Trump nach Pittsburgh-Schüssen: Todesstrafe schneller aussprechen



Pittsburgh (Pennsylvania)/Washington (APA/dpa/Reuters) - US-Präsident Donald Trump hat nach den tödlichen Schüssen von Pittsburgh schnellere Todesurteile für Mörder gefordert. „Sie sollten wirklich den ultimativen Preis zahlen“, sagte Trump am Samstag über Menschen, die Gläubige in Gotteshäusern erschießen. „Sie sollten nicht Jahre über Jahre darauf warten.“

Der Präsident sprach sich zudem für bewaffnetes Sicherheitspersonal bei Gottesdiensten aus. „Ein Verrückter ging hinein und sie hatten keinen Schutz“, sagte Trump über die Gemeindemitglieder. „Bewaffnete Posten hätten ihn sofort stoppen können.“

Die Schießerei habe jedenfalls wenig mit den Waffengesetzen zu tun, betonte Trump weiter. Im Gegenteil: Wenn es Verteidigung in der Synagoge gegeben hätte, wäre das Resultat anders, so der US-Präsident gegenüber Journalisten, bevor er die Air Force One bestieg.

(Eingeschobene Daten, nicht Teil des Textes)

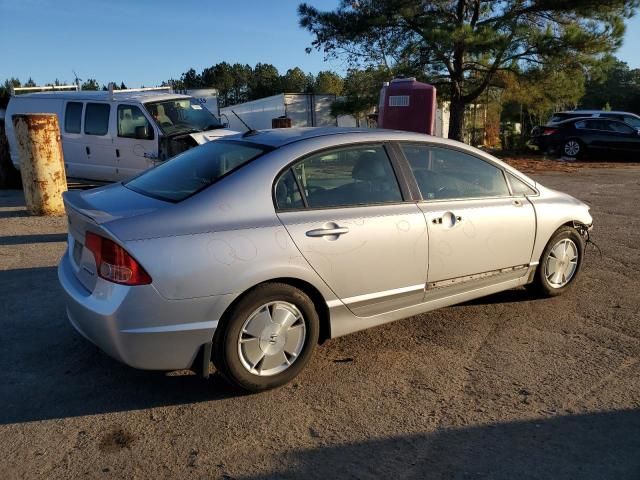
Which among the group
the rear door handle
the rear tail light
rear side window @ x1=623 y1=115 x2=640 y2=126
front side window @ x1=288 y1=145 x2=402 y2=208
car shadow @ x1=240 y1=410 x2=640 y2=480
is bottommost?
car shadow @ x1=240 y1=410 x2=640 y2=480

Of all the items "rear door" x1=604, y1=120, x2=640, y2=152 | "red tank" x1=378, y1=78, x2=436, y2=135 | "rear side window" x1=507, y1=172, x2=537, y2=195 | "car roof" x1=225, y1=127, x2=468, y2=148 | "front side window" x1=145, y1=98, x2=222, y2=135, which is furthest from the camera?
"rear door" x1=604, y1=120, x2=640, y2=152

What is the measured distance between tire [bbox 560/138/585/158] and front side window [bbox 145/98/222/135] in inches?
554

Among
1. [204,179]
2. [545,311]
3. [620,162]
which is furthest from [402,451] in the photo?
[620,162]

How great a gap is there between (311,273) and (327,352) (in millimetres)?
869

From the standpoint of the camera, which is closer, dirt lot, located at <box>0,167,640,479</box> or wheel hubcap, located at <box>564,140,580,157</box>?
dirt lot, located at <box>0,167,640,479</box>

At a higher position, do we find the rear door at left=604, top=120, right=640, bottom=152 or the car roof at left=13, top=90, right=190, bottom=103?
the car roof at left=13, top=90, right=190, bottom=103

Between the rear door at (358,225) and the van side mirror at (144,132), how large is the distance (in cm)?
703

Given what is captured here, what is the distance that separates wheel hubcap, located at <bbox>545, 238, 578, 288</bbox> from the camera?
494 centimetres

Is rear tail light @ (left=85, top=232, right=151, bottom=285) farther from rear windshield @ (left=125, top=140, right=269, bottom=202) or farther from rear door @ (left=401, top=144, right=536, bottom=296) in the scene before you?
rear door @ (left=401, top=144, right=536, bottom=296)

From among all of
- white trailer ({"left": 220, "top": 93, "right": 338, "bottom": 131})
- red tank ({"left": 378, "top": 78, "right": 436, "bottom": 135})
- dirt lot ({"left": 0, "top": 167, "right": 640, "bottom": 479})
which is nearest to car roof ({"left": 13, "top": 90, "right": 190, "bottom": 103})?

In Pittsburgh hatte ein Schütze am Samstagvormittag während eines Gottesdienstes Schüsse abgegeben. Nach Polizeiangaben starben mehrere Menschen, drei Polizisten seien angeschossen worden. Medien berichteten von mindestens vier Toten. Trump sagte, die Situation sei „verheerender als zunächst gedacht“. Er kündigte ein ausführliches Statement für die nächsten Stunden an.